Aymer couldn’t find an amusing reply. He wasn’t looking forward to the loss of Katie and his soap to the colonies. At last, to break his silence, he pointed out Lotty Kyte for them, and retold her story. ‘She is your fellow passenger,’ he said, ‘and she is, I might suggest, a parable of sorts, for emigrants. A poet could not better her. She goes blindfolded into the future. She travels with her vision blocked, but her hopes intact. Are not your situations similar, except without the bindings on your eyes?’

‘Oh, Mr Smith, will you not simply wish us God’s speed?’ said Katie. She didn’t want to listen to his lecture. She wanted to sit quietly on the quay, with Robert’s hand engaged in hers, and feel the solid stone beneath her feet.

‘Of course I wish you speed, dear Mrs Norris,’ Aymer said. Her hair was pinned and out of sight. She wore a warm grey cloak with long, loose sleeves. He noted all of it; the rising colour of her face, the laces of her shoes, the ‘Oh’ before she said his name, her frown. ‘And furthermore I wish you every fortune on your arrival there. I would not want you, though, to miss the aptness of the parable.’

‘We are not seeking parables in Canada, but three good meals a day, and work and advancement for ourselves,’ replied Robert Norris, diverting Aymer from his wife. ‘We want only to live plainly and wholesomely, and to find a welcome there.’

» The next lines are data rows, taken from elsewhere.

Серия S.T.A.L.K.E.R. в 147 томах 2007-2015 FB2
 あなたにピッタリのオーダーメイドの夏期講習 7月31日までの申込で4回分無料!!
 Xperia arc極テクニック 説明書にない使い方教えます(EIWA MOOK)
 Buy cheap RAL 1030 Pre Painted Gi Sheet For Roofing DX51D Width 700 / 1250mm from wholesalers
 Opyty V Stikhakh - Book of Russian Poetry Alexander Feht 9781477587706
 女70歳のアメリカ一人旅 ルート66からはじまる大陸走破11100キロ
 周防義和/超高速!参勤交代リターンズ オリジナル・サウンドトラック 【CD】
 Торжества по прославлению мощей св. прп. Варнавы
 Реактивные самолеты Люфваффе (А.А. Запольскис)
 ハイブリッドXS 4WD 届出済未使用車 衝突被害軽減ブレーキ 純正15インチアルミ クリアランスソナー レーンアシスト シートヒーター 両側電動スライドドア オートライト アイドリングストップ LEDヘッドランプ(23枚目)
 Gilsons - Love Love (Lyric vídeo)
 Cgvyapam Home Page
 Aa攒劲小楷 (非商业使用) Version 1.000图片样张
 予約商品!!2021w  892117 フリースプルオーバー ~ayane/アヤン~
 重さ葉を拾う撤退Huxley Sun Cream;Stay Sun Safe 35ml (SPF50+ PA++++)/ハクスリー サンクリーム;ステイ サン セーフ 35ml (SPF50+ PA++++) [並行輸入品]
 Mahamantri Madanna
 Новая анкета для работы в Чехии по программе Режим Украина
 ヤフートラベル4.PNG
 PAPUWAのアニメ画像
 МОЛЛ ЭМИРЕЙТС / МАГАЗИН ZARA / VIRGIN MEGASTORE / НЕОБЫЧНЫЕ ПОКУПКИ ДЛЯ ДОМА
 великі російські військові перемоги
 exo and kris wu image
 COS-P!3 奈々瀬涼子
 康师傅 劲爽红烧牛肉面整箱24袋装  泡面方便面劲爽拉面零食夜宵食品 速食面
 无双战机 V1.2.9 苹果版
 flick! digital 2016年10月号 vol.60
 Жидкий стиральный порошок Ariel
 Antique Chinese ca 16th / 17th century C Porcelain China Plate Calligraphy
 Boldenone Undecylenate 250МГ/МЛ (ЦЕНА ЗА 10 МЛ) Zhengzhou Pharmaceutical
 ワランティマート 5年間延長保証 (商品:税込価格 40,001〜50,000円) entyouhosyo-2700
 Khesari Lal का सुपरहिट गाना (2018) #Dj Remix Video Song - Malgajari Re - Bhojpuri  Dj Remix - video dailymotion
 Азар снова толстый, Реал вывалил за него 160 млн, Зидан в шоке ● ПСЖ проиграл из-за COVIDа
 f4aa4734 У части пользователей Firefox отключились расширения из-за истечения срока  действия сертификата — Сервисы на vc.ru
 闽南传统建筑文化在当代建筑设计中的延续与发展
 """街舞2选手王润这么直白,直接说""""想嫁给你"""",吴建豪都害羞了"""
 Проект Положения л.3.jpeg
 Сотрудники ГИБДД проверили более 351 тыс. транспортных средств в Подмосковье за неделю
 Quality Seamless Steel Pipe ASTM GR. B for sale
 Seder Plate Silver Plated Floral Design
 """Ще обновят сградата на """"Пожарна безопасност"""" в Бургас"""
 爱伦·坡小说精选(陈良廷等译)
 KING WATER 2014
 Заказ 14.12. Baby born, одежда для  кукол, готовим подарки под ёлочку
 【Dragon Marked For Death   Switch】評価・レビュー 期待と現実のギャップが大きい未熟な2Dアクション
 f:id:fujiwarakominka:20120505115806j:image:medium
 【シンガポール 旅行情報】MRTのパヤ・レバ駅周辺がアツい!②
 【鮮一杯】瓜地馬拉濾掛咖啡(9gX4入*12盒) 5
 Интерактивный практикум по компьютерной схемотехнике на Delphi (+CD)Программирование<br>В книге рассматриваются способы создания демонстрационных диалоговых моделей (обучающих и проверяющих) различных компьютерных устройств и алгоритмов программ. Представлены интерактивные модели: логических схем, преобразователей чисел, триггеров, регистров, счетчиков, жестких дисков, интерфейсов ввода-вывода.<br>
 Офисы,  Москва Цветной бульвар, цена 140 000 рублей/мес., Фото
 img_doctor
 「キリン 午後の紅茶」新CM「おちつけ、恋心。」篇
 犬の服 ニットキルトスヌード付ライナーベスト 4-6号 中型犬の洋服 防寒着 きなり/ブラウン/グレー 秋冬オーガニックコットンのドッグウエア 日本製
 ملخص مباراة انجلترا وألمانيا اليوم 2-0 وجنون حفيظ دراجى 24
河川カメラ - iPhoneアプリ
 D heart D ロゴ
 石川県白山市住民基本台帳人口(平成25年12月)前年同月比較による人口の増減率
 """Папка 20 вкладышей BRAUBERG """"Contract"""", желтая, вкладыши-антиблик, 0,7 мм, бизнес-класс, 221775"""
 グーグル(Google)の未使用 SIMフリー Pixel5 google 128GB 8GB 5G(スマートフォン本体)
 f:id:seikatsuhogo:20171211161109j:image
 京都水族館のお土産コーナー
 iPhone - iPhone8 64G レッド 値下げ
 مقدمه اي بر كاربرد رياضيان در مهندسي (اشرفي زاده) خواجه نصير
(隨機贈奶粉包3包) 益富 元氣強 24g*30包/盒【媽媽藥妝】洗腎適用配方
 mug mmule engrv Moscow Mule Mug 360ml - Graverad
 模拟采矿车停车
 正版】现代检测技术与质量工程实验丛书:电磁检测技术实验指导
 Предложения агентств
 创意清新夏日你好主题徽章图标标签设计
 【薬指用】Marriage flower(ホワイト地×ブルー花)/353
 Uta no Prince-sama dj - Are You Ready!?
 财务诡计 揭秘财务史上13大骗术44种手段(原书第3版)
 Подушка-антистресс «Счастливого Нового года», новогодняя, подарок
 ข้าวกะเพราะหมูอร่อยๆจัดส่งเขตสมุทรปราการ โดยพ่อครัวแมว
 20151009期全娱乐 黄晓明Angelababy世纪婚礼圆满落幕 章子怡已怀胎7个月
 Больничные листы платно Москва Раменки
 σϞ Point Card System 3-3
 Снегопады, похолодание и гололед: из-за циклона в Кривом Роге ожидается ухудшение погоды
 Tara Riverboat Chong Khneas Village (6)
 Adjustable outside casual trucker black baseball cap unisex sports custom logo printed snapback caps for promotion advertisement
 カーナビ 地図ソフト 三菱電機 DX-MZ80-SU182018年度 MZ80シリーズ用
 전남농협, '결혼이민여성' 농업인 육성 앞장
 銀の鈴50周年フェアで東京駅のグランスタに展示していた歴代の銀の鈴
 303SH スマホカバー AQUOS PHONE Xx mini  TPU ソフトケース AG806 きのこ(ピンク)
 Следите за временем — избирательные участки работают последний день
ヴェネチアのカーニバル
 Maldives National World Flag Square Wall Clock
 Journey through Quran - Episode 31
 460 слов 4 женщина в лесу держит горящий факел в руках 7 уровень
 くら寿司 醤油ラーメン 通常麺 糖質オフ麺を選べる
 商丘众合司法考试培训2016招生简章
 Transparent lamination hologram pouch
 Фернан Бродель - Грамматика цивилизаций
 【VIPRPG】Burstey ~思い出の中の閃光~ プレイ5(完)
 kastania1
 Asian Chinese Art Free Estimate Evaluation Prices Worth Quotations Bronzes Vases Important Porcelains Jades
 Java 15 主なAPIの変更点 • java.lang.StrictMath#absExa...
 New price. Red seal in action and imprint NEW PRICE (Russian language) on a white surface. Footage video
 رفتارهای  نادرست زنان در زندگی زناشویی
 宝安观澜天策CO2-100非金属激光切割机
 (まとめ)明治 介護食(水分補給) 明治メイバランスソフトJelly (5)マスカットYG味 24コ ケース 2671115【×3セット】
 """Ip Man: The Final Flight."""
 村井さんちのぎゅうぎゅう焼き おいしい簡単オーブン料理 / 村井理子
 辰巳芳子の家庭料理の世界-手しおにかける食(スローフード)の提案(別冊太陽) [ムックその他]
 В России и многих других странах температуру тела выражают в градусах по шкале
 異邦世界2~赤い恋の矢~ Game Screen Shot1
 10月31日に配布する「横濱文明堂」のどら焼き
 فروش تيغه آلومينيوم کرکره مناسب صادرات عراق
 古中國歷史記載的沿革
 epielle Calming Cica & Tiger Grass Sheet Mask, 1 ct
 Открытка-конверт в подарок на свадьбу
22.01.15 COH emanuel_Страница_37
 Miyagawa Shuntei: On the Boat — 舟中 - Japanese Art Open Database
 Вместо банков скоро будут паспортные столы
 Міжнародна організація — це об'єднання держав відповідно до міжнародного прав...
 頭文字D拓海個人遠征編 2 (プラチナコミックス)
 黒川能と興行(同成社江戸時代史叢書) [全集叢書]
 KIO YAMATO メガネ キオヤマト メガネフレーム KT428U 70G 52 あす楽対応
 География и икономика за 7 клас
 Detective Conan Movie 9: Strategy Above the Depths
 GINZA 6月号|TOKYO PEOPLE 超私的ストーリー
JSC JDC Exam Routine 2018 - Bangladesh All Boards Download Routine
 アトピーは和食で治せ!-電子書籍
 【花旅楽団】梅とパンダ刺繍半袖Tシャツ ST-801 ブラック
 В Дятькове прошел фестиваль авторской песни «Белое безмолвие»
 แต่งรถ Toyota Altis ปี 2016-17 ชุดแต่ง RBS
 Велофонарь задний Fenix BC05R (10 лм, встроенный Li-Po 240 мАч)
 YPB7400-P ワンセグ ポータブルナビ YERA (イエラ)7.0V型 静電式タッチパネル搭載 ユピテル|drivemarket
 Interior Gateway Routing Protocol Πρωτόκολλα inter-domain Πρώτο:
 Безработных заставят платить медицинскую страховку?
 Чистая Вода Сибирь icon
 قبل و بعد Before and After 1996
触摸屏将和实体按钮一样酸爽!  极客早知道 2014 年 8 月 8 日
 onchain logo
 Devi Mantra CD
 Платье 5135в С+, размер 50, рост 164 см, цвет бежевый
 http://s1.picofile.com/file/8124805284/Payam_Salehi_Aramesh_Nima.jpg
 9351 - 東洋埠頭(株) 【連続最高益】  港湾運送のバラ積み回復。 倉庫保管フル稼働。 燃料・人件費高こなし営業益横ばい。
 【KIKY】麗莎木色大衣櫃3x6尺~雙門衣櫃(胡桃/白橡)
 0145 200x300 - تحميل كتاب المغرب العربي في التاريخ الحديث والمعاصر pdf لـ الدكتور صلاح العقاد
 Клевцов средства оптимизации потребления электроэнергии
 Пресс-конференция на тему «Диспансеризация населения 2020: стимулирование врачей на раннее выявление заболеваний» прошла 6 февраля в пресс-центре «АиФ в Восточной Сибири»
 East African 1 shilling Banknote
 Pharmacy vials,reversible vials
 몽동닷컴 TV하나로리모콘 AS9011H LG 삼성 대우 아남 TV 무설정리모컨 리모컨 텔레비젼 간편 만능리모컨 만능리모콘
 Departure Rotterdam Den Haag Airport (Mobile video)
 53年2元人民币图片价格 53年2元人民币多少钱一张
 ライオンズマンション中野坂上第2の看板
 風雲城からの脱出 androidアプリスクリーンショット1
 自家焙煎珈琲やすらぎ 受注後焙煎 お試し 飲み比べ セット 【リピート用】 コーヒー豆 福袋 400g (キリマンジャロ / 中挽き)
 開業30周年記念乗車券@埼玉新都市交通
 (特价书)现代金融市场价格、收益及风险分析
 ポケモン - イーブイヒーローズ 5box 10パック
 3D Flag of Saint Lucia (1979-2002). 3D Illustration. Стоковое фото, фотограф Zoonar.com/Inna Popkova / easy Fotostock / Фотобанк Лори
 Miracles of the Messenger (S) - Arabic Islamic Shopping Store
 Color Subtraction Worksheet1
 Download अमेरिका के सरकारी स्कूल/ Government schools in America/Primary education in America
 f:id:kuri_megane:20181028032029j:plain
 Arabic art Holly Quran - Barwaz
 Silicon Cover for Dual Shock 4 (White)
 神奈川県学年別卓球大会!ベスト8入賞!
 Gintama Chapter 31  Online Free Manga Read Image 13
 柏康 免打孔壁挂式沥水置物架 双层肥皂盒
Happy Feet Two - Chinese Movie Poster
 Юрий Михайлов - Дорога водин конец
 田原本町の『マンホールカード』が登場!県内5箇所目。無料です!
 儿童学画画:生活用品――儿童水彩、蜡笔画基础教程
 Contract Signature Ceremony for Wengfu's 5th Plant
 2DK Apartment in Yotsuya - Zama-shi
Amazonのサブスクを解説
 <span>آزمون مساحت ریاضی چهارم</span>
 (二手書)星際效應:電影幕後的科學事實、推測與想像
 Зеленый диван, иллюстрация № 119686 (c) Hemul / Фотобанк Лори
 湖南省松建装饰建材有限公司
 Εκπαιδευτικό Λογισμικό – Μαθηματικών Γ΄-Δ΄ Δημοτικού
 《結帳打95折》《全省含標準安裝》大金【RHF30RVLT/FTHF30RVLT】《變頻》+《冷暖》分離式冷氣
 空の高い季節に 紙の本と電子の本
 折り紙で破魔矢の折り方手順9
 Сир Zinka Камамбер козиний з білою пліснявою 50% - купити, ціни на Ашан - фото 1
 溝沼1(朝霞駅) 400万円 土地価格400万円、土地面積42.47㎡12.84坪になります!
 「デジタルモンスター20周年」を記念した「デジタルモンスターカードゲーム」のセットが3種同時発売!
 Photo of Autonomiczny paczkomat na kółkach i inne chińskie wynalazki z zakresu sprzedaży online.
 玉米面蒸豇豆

‘There can be no guarantees of those,’ said Aymer. ‘No one can guarantee the heavens in Canada will have more stars …’

‘Of course, but …’

‘… or that the skies will display a deeper blue, or that the soil of that uncharted wilderness will be as rich as cake, or that you and Mrs Norris will step ashore to a spontaneity of well-being and abundance …’

‘We hope, at least, for better than we have.’

‘Yes, Hope is guaranteed …’

‘Blind superstition, nothing more,’ said George. Katie couldn’t stop her laugh.

‘… No, Hope will flourish as you sail further from our shores. Hope is what will greet you when you land. And Hope is blindfolded; her eyes are bound. This is what I mean to say.’ The Norrises were hardly listening. Mr Phipps had joined them and had taken Katie’s hand. He smiled at Aymer once again. What could he mean by it? ‘Yes, this is what I meant to say,’ continued Aymer, hurriedly, attempting to insinuate his shoulder between Katie and the preacher. Whip, made nervous by the tightness of the rope, had the good judgement to growl at Mr Phipps’s shoes. Aymer lowered his voice for Katie Norris: ‘Forgive me for my parables,’ he almost whispered. ‘I wish to speak as plainly as I can. May all your Hopes come true.’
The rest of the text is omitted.